As he’s made a career of doing, Wallace expects to build something with 23XI. He does not expect to jump into his car and win right off the bat because, like any new team, a few races are always needed to get their feet underneath them. But the resume building begins in Daytona.
In 112 career Cup Series starts, Wallace has been a top-10 finisher nine times. A second-place finish in the 2018 Daytona 500 was the best finish for Richard Petty Motorsports, Wallace’s former team, since Brian Scott earned the same result at Talladega two years prior. Wallace’s three top-five finishes with Petty from 2018-20 could be considered overachievements for the underfunded organization.
This year, Wallace’s goals are different and much loftier. Wallace wants to win — at least twice.
“There is nothing wrong with having personal goals,” he said.
Winning teams run in the front half of the field consistently. While Wallace has had a taste of that competition, being a regular among the best drivers will be different and will bring an adjustment.
“I look at the races that we had driving (at Petty), the races where we were running up front and competing ,we were strong,” said Wallace. “Look at Indy two years ago and even last year. I know how to race against those guys. Do they expect me to be up there? No. Do they race me different because of it? Yes. And so, I think that’s the biggest thing is that’s going to change for other drivers.
“Hopefully, it’s like, OK, this kid, this guy, whatever they call me, knows what he’s doing up here and so we have to race him a little bit different. I’m not expecting it to be a cakewalk at all; we’re there to race and race hard. That’s what I’m looking forward to the most, more of running in the top 10 each and every week, showing we’re a factor and able to contend for wins and just go out and have fun and do the best we can.”
In Wallace’s corner is team co-owner Denny Hamlin, a three-time Daytona 500 winner who has become not only a series veteran but one of championship-caliber with over 40 wins on his resume. Hamlin has routinely praised Wallace’s talent and has belief in their being successful together.

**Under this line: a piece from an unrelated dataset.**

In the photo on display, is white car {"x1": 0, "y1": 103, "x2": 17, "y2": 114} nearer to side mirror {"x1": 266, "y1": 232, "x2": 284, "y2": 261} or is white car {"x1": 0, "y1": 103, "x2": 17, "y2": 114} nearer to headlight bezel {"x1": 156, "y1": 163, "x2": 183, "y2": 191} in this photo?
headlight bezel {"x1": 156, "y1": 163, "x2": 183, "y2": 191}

Still an active driver himself for Joe Gibbs, Hamlin embarks on a new challenge of balancing his responsibilities and focus for the No. 11 team and being an owner. But Wallace said Hamlin is crunching away, and things are ramping up in their interaction and relationship as Daytona approaches.
“He (Hamlin) has been very vocal in our emails and text chain about getting together and setting expectations and how to execute the right way,” said Wallace. “I’m all ears and have the notebook ready to see what there is to offer. We just have to grow together as drivers and figure out how to push each other to be better.
“It’s going to take some time for me to grow with the team and to jell, but Denny told me at the beginning if there is something that’s not right, then don’t hesitate to go to him no matter the circumstances. I’ll make sure to have that lifeline in my back pocket when things aren’t going necessarily according to plan for whatever reason, but I don’t expect that to happen.
“I think we have the right people in the right place to make our program successful, from the front office to our guys in the shop to our road crew to our pit crew. Everything is in front of me right here. It’s not easy to grab, but it’s doable. We just have to go out and do it.”
Wallace will finally get to climb into his new No. 23 Toyota for the first time on Wednesday, Feb. 10, for practice. Daytona 500 qualifying is that same night.